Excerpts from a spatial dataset
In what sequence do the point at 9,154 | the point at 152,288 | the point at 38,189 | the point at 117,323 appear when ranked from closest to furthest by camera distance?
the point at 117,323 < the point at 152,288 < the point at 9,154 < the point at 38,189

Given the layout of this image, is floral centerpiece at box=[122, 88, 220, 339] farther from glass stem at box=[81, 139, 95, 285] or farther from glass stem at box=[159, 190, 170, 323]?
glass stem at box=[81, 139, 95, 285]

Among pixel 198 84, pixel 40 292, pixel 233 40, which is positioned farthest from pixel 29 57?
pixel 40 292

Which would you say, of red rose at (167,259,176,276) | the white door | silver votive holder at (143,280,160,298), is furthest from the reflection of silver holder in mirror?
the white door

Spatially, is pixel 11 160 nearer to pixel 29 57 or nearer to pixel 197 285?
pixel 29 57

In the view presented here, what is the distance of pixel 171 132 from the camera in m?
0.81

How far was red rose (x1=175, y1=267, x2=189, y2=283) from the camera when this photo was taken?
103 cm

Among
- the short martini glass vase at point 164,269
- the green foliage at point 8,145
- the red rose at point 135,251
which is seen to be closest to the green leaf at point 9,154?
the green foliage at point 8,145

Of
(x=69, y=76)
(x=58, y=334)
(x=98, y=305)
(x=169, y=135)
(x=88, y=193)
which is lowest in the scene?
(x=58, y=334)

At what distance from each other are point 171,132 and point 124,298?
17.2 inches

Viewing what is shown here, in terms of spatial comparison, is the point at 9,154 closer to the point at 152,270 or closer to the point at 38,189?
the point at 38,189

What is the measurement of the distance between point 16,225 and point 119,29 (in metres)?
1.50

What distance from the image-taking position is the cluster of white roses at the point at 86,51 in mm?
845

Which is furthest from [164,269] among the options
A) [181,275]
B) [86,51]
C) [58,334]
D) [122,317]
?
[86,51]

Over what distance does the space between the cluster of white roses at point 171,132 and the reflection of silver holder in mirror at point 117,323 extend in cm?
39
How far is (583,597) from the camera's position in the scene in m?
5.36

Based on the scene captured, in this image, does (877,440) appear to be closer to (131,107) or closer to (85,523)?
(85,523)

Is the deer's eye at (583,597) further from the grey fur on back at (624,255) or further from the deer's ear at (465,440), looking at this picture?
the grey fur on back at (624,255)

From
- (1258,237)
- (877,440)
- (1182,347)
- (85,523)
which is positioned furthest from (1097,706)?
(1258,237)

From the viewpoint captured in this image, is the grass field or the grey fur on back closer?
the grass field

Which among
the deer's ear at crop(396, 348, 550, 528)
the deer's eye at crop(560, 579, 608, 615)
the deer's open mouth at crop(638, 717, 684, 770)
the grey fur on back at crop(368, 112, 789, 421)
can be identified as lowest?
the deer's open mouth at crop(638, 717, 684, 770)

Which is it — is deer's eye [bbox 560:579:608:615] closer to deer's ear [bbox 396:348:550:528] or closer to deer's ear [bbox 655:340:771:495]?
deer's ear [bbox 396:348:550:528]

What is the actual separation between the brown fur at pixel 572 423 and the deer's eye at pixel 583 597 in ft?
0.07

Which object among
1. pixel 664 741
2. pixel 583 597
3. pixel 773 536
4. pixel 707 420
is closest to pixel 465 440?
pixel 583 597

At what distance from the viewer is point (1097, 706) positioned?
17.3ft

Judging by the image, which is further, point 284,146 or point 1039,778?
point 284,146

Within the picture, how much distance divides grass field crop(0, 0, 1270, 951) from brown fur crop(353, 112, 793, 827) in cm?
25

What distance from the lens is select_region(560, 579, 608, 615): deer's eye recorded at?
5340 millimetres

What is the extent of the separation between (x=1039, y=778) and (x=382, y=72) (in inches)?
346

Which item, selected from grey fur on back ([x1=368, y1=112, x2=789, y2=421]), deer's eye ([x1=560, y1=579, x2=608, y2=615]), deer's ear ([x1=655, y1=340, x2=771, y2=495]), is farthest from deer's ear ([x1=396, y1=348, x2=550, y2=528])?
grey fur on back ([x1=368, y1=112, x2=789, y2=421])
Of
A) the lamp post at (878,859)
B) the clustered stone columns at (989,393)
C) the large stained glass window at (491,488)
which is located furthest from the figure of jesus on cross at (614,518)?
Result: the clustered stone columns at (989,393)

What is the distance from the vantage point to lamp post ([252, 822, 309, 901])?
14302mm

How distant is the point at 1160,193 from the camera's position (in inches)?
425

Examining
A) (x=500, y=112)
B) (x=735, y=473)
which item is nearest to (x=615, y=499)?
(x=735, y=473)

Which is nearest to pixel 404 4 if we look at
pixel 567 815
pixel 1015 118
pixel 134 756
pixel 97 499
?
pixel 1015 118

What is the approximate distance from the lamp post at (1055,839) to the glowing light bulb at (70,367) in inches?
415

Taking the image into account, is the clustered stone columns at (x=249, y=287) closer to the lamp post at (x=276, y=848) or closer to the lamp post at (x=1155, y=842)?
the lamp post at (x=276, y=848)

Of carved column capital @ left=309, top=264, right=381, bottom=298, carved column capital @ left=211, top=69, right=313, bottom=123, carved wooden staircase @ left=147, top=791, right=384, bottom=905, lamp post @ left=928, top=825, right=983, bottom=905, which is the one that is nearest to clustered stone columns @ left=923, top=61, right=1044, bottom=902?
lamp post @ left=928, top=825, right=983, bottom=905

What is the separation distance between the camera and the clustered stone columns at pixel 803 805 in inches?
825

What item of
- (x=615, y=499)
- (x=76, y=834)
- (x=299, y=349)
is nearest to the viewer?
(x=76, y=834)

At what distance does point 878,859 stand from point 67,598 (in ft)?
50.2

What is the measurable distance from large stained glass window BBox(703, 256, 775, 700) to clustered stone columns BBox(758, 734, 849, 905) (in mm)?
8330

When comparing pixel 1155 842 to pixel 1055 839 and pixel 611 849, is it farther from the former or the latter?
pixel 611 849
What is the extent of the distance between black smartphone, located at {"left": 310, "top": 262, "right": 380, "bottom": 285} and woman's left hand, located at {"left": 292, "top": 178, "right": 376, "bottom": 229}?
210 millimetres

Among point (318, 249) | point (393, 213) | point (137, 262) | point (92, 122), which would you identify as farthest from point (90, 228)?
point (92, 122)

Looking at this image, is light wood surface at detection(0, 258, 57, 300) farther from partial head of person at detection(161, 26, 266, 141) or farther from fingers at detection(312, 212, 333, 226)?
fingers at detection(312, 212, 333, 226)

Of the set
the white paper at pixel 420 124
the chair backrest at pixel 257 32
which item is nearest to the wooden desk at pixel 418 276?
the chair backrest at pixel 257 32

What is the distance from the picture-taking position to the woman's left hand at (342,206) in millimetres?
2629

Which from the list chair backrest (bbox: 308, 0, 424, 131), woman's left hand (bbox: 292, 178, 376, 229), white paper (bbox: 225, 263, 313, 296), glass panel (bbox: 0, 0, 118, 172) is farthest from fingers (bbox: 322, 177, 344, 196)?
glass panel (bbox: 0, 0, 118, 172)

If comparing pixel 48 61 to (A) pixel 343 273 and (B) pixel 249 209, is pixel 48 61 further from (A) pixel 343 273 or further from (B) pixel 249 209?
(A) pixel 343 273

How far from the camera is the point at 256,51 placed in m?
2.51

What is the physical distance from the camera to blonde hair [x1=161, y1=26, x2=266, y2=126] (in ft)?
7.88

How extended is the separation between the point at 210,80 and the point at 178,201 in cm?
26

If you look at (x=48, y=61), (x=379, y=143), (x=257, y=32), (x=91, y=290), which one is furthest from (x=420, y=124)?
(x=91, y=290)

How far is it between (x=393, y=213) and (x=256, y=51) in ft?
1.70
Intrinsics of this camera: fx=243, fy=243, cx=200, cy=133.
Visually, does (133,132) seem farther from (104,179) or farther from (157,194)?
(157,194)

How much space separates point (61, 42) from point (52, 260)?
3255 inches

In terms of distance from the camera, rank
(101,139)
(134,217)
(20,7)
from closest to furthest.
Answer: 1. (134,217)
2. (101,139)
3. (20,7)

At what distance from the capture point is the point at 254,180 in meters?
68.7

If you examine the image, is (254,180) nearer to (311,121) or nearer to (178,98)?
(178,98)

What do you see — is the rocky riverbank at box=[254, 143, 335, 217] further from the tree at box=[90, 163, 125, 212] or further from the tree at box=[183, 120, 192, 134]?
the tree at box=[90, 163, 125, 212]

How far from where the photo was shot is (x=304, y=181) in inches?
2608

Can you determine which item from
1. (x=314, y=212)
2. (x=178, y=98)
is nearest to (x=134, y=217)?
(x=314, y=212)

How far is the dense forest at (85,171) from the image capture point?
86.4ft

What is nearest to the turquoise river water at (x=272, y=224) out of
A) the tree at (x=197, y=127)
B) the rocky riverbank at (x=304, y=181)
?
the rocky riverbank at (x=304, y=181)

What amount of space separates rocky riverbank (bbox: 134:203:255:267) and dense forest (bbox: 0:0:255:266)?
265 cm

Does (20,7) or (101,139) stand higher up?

- TASK OBJECTIVE -
Update the entries beginning with the line that contains "Intrinsics of this" and continuing through the end of the entries, replacing "dense forest" with "thick forest" and leaving all else unchanged. Reproduce only those lines.

- SOLUTION FOR THIS EXERCISE -
Intrinsics of this camera: fx=243, fy=243, cx=200, cy=133.
Visually, does (133,132) seem farther from (104,179) or farther from (157,194)?
(157,194)

How much space separates point (61, 42) from point (52, 260)?
3255 inches

In terms of distance from the camera, rank
(101,139)
(134,217)
(20,7)
from closest to furthest.
Answer: 1. (134,217)
2. (101,139)
3. (20,7)

At what distance from the capture point is the point at 254,180 in meters?
68.7

If you examine the image, is (254,180) nearer to (311,121) or nearer to (178,98)?
(178,98)

What do you see — is the rocky riverbank at box=[254, 143, 335, 217] further from the tree at box=[90, 163, 125, 212] or further from the tree at box=[183, 120, 192, 134]?
the tree at box=[90, 163, 125, 212]

How far from where the photo was shot is (x=304, y=181) in inches?
2608

Can you determine which item from
1. (x=314, y=212)
2. (x=178, y=98)
is nearest to (x=134, y=217)?
(x=314, y=212)

How far is the thick forest at (85,171) from the image capture point?
86.4ft

What is nearest to the turquoise river water at (x=272, y=224) out of
A) the tree at (x=197, y=127)
B) the rocky riverbank at (x=304, y=181)
?
the rocky riverbank at (x=304, y=181)

What amount of space separates rocky riverbank (bbox: 134:203:255:267) and thick forest (bbox: 0:0:255:266)?
265 cm

Does (20,7) or (101,139) stand higher up?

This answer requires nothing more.